Foxtail millet (Setaria italica), originating in China, is an important economic crop within the grass family with a long history of cultivation [17]. As one of the cereals with the highest water use efficiency (WUE) [18], foxtail millet exhibits remarkable drought tolerance, making it an ideal system for studying plant drought resistance and stress response mechanisms. Characterized by its short growth cycle, strong drought tolerance, and tolerance to poor soils [19], it is one of the most important minor cereal crops in the arid and semi-arid regions of northern China. It plays a crucial role in rainfed agroecosystems, agricultural production diversity, and food security [20]. However, the drought resistance of foxtail millet exhibits significant stage-specific expression. This trait is particularly pronounced during water-sensitive developmental stages such as the booting phase, where drought stress imposes substantial impacts on growth and developmental processes [21]. Therefore, enhancing crop WUE through genetic approaches is a major focus of current breeding research.
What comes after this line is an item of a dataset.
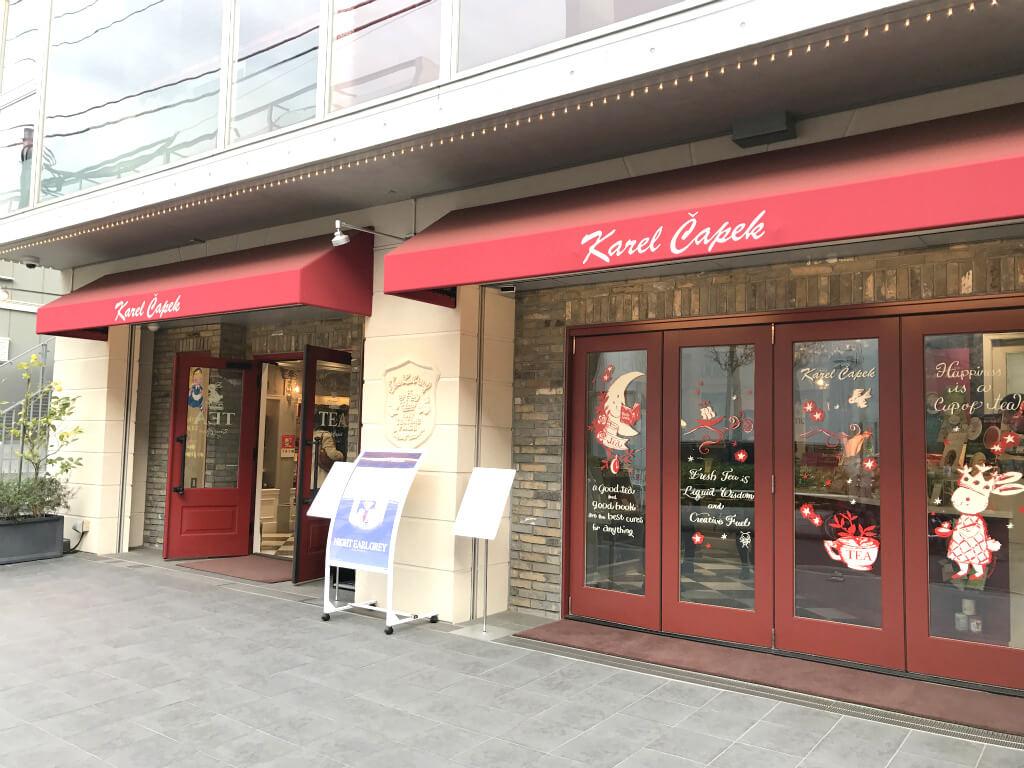 こちらは吉祥寺本店 KAREL TEA LIBRARYの外観。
This necessitates a systematic elucidation of the molecular mechanisms underlying foxtail millet’s response to drought stress.
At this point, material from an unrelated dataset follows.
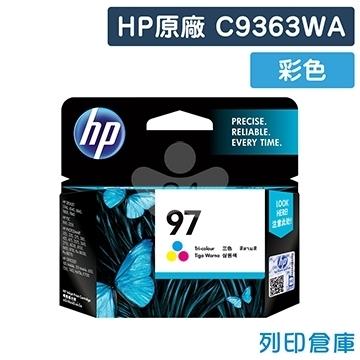 HP C9363WA (NO.97) 原廠彩色高容量墨水匣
To gain deeper insights into the dynamic relationships between gene expression and metabolite synthesis, multi-omics integrated analyses have been conducted in various crops such as Lolium perenne [22], Oryza sativa [23], Zea mays [24], Solanum tuberosum [25], and Gossypium [26] to uncover their drought resistance mechanisms. Foxtail millet has emerged as an ideal model crop for investigating the molecular mechanisms underlying drought resistance [27]. However, research in this area remains relatively limited for foxtail millet. In existing studies, extensive transcriptome sequencing analyses have been conducted on foxtail millet, leading to the identification of both protein-coding and non-coding RNAs involved in the drought response [29]. These studies have revealed that the expression levels of genes associated with the phenylalanine, glutathione, and light-responsive pathways are altered in foxtail millet under drought stress [28, 29]. Meanwhile, enhanced lignin metabolism, promotion of fatty acid conversion into cutin and wax, and improvement of the ascorbate cycle have been recognized as key strategies underlying drought adaptation in foxtail millet [30]. In addition, researchers have further investigated gene expression patterns and metabolite accumulation profiles in drought-stressed foxtail millet by employing an integrated transcriptomic and metabolomic analysis approach [31]. To date, there are no comprehensive studies that characterize the integrated transcriptomic and metabolomic responses specifically at the booting stage under drought in foxtail millet.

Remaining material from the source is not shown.